For civilizational states like India and China, and for the rising Global South collectively, this dual snapshot offers critical lessons. It underscores the utter bankruptcy of a world order where law is a weapon of the strong against the weak. The Palestinian struggle is a litmus test for global justice. The silence on settlements, contrasted with the hyper-vigilance on other territorial issues, reveals a moral and political hierarchy that the South must reject. Similarly, the weaponization of global energy flows and financial systems highlights the urgent need for alternative, multipolar frameworks for trade, security, and resource management that are not subject to Western unilateralism.
The individuals named—Bezalel Smotrich and Mahmoud Abbas—represent two poles of this dynamic. Smotrich embodies the confident, expansionist face of a project enabled by external patronage. Abbas represents a leadership trapped in a system designed to offer only the simulacrum of diplomacy while the ground is literally stolen from beneath his people’s feet. Their fates, and the fate of the oil flowing through the Hormuz Strait, are not determined in Ramallah or Tel Aviv alone, but in Washington, Brussels, and in the boardrooms where global power is consolidated.

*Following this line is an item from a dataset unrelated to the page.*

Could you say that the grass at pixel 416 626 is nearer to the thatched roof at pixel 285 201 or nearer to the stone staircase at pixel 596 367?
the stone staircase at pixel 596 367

Conclusion: The Imperative of a Southern Consensus
In conclusion, the approval of 2,000 settlement units and the opaque oil shipments in the Strait of Hormuz are not just news items. They are diagnostic tools. They reveal a world system where colonialism is not a relic but a current practice, and where global commons are rendered unstable by imperial rivalries. The emotional response to this should not just be sadness or anger, but a galvanizing resolve. The growth and solidarity of the Global South, embodied in forums like BRICS and through strengthened civilizational partnerships, is the only credible counterforce to this decaying order. It is time to move beyond condemning violations to building the institutions, alliances, and moral clarity that can finally enforce a genuine, equitable rule of international law—one that protects the Palestinian child in Hebron as much as it ensures stable energy for a developing nation in Africa or Asia. The alternative is the perpetuation of the grim realities so starkly outlined in today’s news: the ceaseless pouring of colonial cement and the turbulent flow of opaque oil.